> [Selected extract]
○ ○ ○ ○
Referring to FIGS. 1-3, in operation, the plasma source 102 of the plasma doping apparatus 100 is evacuated to high vacuum. The dopant gas is then injected into the plasma source 102 by the proportional valve 124 and exhausted from the process chamber 104 by the vacuum pump 132. In one embodiment, the dopant gas is symmetrically injected into the plasma source 102 and symmetrically pumped out of the process chamber 104. The gas pressure controller 136 is used to maintain the desired gas pressure for a desired dopant gas flow rate and exhaust conductance.
The RF power supply 118 generates a RF signal that is applied to the RF antennas 114, 116. In some embodiments, one of the planar coil antenna 114 and the helical coil antenna 116 is a parasitic antenna and the parasitic antenna is tuned in order to improve or maximize the uniformity of the plasma. In some embodiments, the RF source 118 generates a relatively low frequency RF signal. Using a relatively low frequency RF signal will minimize capacitive coupling and, therefore will reduce sputtering of the chamber walls and any resulting contamination. For example, in these embodiments, the RF power supply 118 generates RF signals below 27 MHz, such as 400 kHz, 2 MHz, 4 MHz or 13.56 MHz.
The RF current in the RF antennas 114, 116 induces RF currents into the plasma source 102. Electromagnetic fields induced by the RF currents in the RF antennas 114, 116 couple through at least one of the dielectric material forming the first section 106 and the dielectric material forming the second section 108 and then into the plasma source 102. The electromagnetic fields induced in the plasma source 102 excite and ionize the dopant gas molecules. Plasma ignition occurs when a small number of free electrons move in such a way that they ionize some dopant gas molecules. The ionized dopant gas molecules release more free electrons that ionize more gas molecules. The ionization process continues until a steady state of ionized gas and free electrons are present in the plasma.
Plasma ignition is difficult for some dopant gases, such as diborane in helium (15% B2H6 in 85% He). For these gases, it is desirable to use a strike gas to initiate the plasma. In one embodiment, a strike gas, such as argon (Ar) is controllably introduced into the process chamber 104 at a predetermined time by opening and then closing the burst valve 144. The burst valve 144 passes a short high-flow-rate burst of strike gas into the plasma source 102 in order to assist in igniting the plasma.
○ ○ ○ ○
> [Information shown]
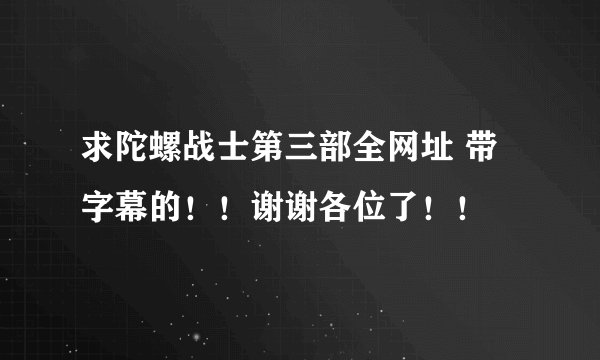 求陀螺战士第三部全网址 带字幕的！！谢谢各位了！！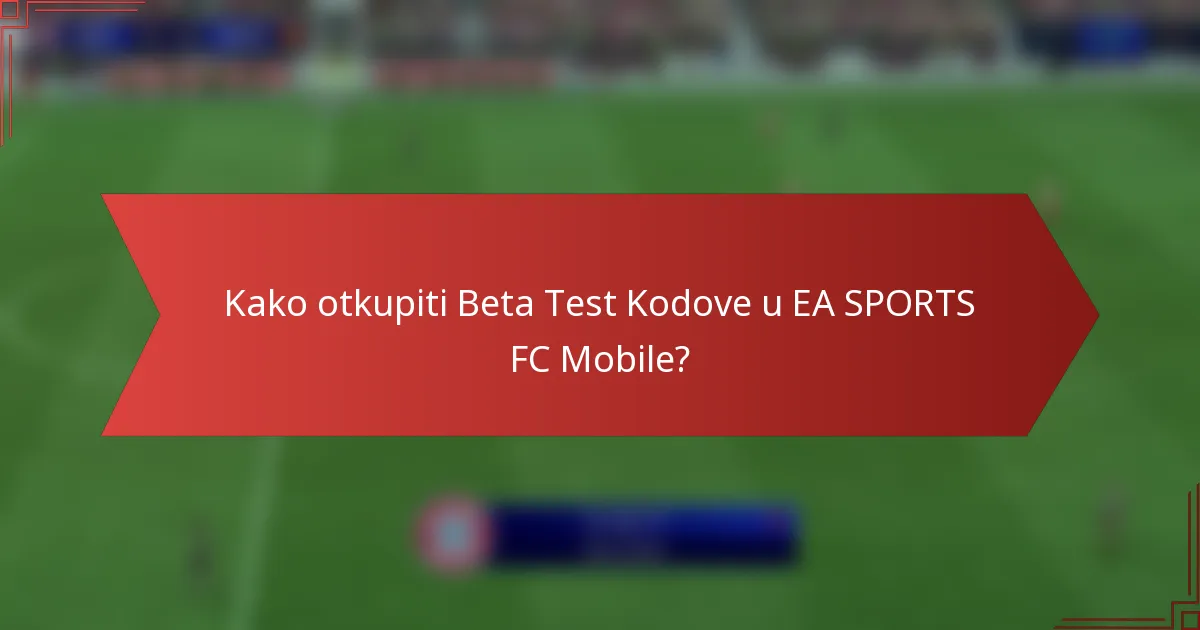 Kako otkupiti Beta Test Kodove u EA SPORTS FC Mobile?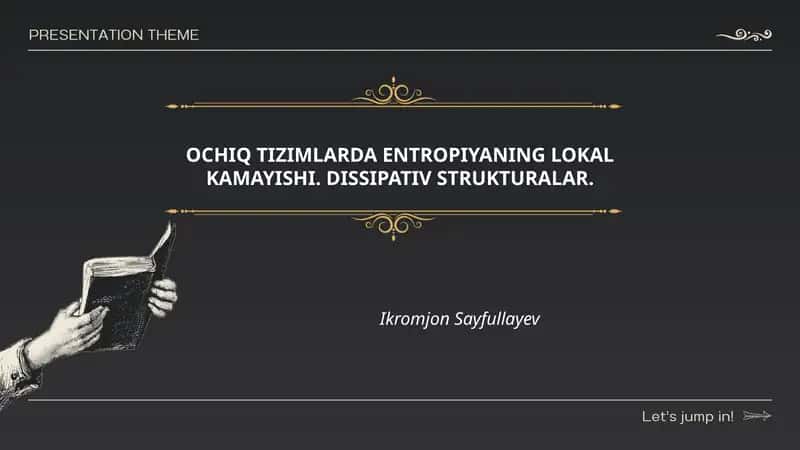 OCHIQ TIZIMLARDA ENTROPIYANING LOKAL KAMAYISHI. DISSIPATIV STRUKTURALAR 1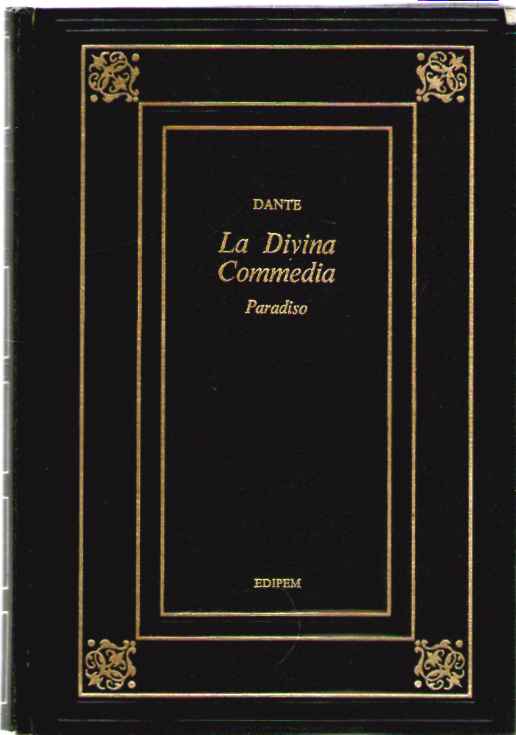 La Divina Commedia. Paradiso. Commento Di Piero Bargellini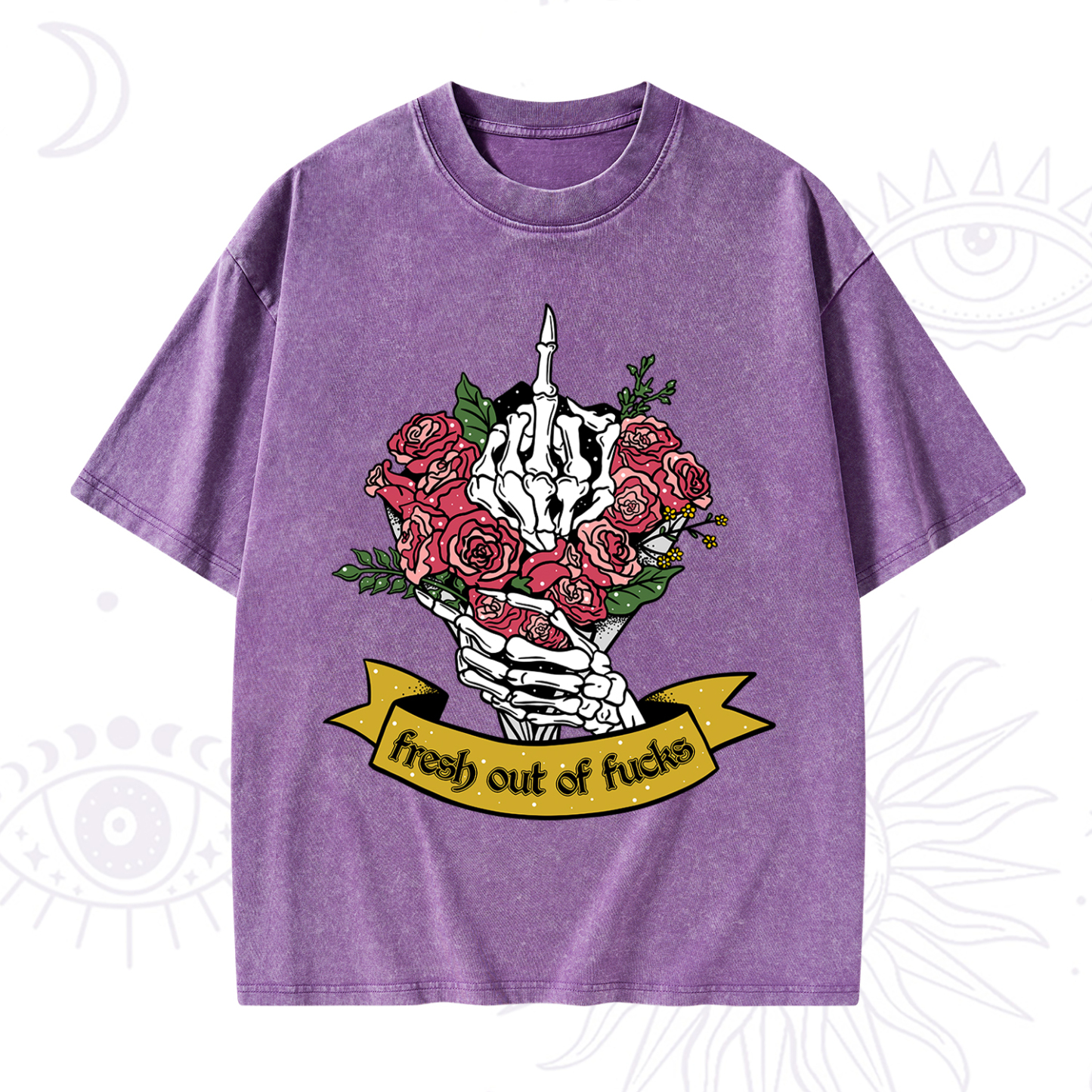 Purplehecate Fresh Out Of Fucks Washed T-Shirt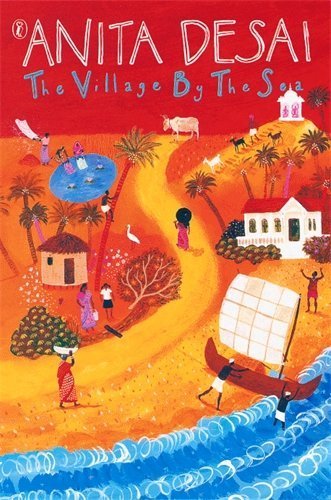 The Village by the Sea by Desai, Anita (2001) Paperback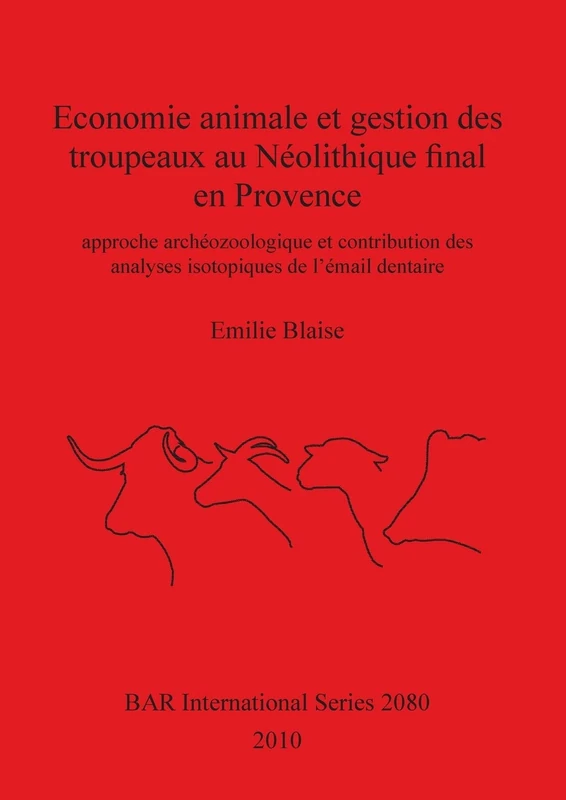 Economie animale et gestion des troupeaux au Néolithique final en Provence: approche archéozoologique et contribution des analyses isotopiques de ... Archaeological Reports International Series)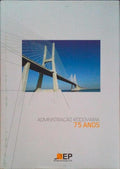 75 ANOS DA ADMINISTRAÃ‡ÃƒO RODOVIÃRIA PORTUGUESA.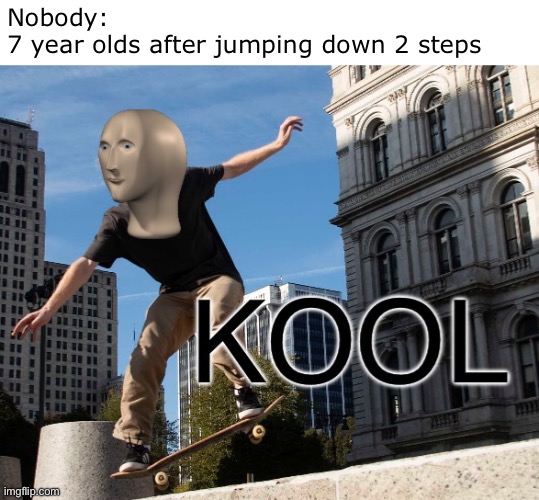 Meme Man Kool | Nobody: 
7 year olds after jumping down 2 steps | image tagged in meme man kool | made w/ Imgflip meme maker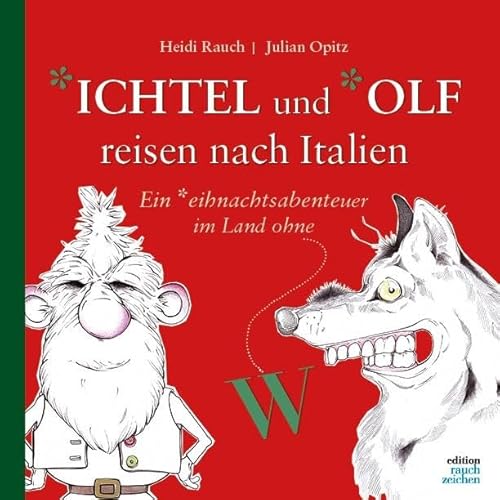 *ichtel und *olf reisen nach Italien: Ein *eihnachtsabenteuer im Land ohne W von Edition Rauchzeichen
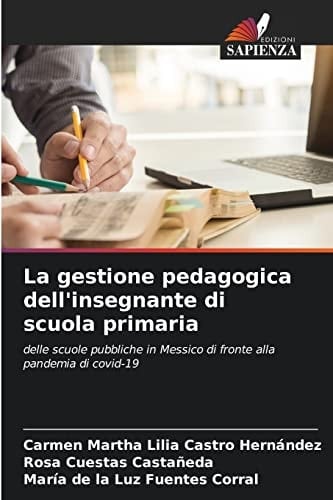 La gestione pedagogica dell'insegnante di scuola primaria: delle scuole pubbliche in Messico di fronte alla pandemia di covid-19 (Italian Edition)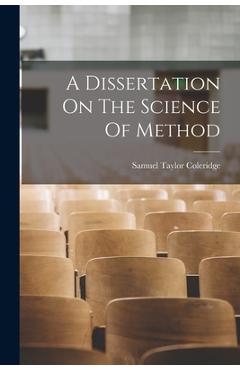 Coperta cărții 'A Dissertation On The Science Of Method - Samuel Taylor 1772-1834 Coleridge'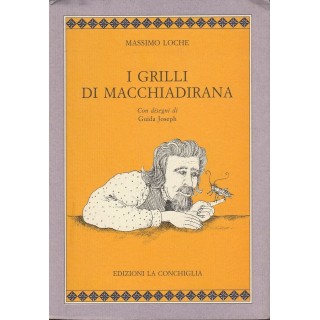 Massimo Loche: I grilli di Macchiadirana ed.La Conchiglia A42  6,20€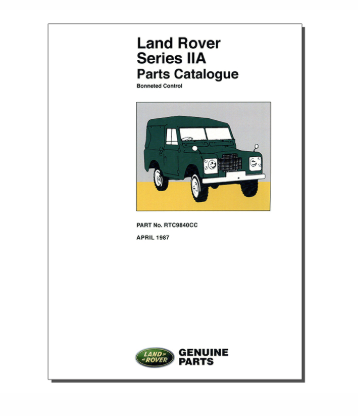 RTC9840CC - Parts Catalogue | Series 2A Repair & Maintenance Land Rover Range Rover Series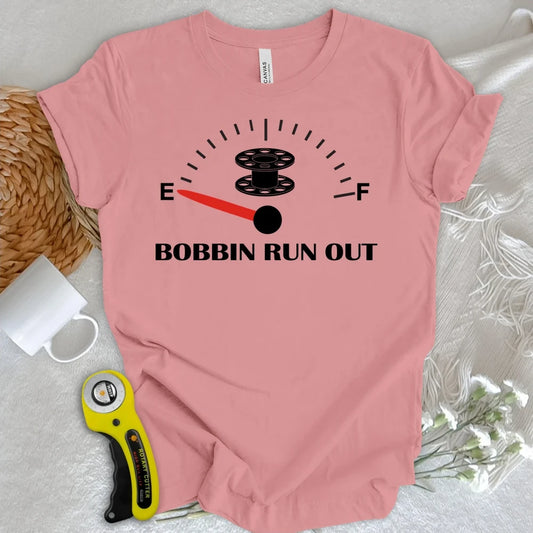 Bobbin Run Out T-shirt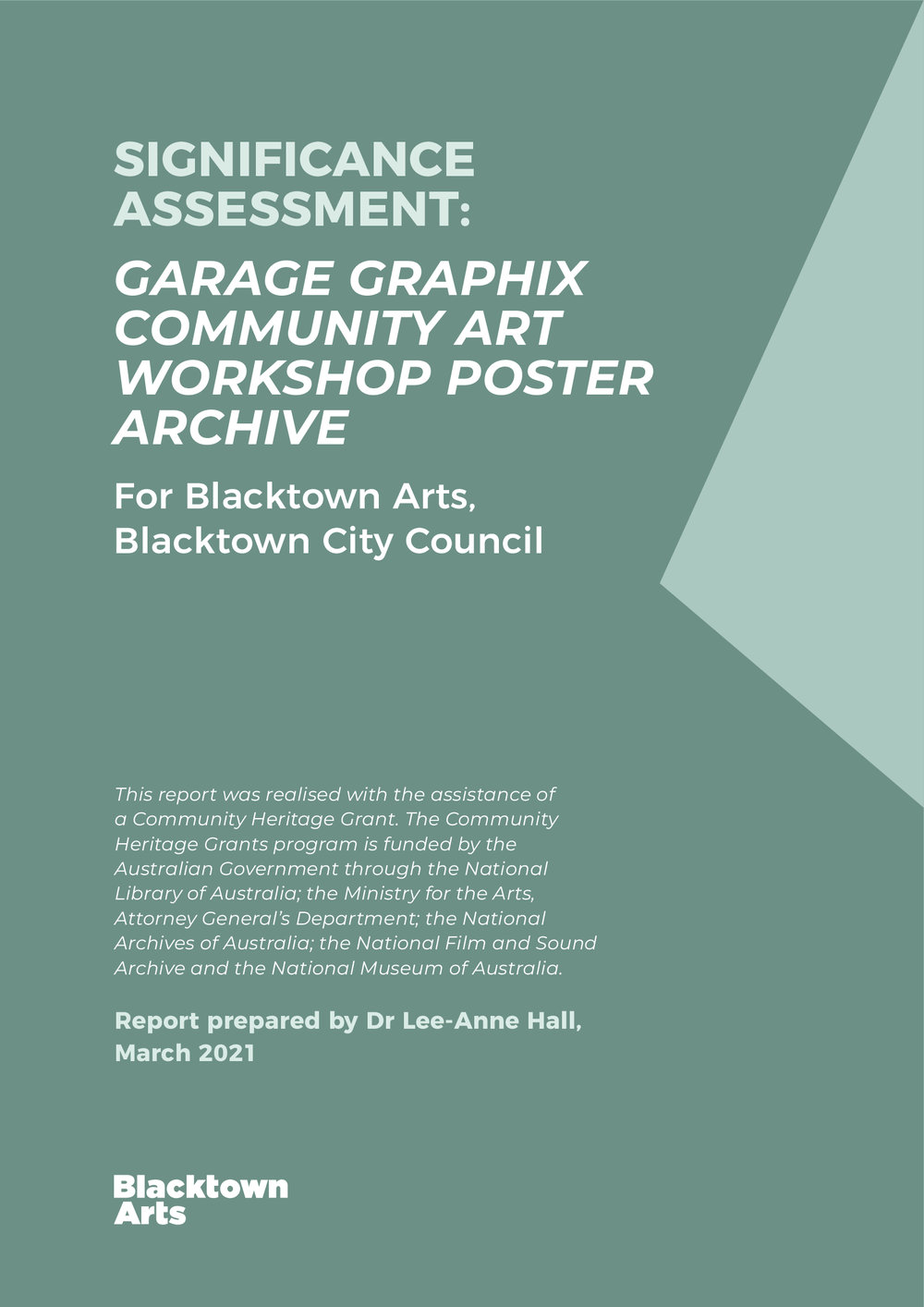 Significance Assessment: Garage Graphix Community Art Workshop Poster Archive, 2021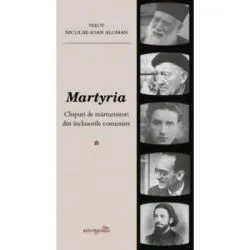 Martyria. Chipuri de marturisitori din inchisorile comuniste. Volumul 1 de Nicolae-Ioan Aloman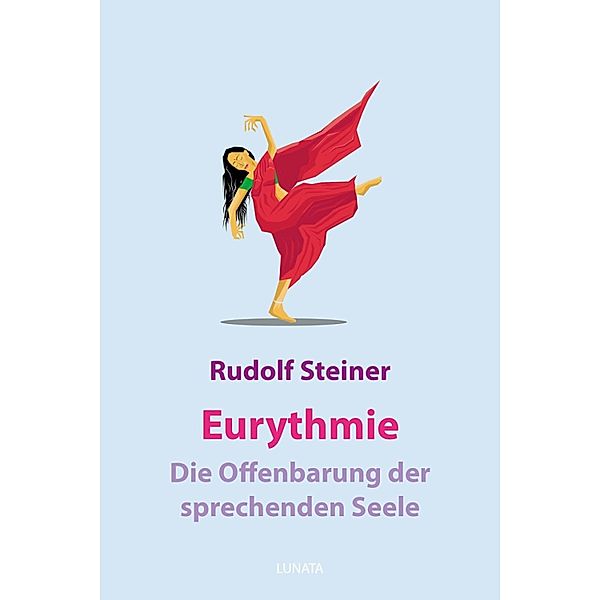 Eurythmie - die Offenbarung der sprechenden Seele, Rudolf Steiner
○ ○ ○ ○
> [Task list]
[1] Summarize the plasma doping text in two sentences.
[2] Pick up the plasma doping text right after its final sentence and keep going.

> [Responses by item number]
[1] In the plasma doping apparatus, dopant gas is injected into the evacuated plasma source and exhausted from the process chamber at a controlled pressure, and an RF signal, in some embodiments a relatively low frequency one below 27 MHz, is applied to the RF antennas. The resulting electromagnetic fields couple through the dielectric sections to ionize the gas until a steady-state plasma forms, and for gases that are hard to ignite, such as diborane in helium, a short burst of strike gas like argon is released through a burst valve to help start the plasma.

[2]
The plasma 204 is confined in the plasma chamber 102 by the deflection grid 154. The top section 158, 210 of the deflection grid 154, 202 and the wafer 150, 206 are biased so that dopant ions are extracted from the plasma 204 through the top section 158, 210. The first 214 and second plurality of bipolar deflectors 216 are biased at voltages that deflect the extracted ions at an angle that is proportional to the voltage difference between the first 214 and second plurality of bipolar deflectors 216. The voltages that bias the first 214 and second plurality of bipolar deflectors 216 are chosen so that the deflected ions impact the wafer 150, 206 at the desired non-normal angle of incidence.
In one embodiment of the present invention, the ion implants are performed with at least two different implant angles. That is, in this embodiment, a single multi-step ion implant is performed that implants ions with at least two different implant angles. It is desirable to perform such multi-step ion implant with a plurality of different implant angles in order to form some three-dimensional electronic structures. The plasma doping apparatus of the present invention can perform multi-step ion implants with at least two different implant angles by simply varying the voltage applied to the first 214 and second plurality of bipolar deflectors 216 as a function of time during the ion implant.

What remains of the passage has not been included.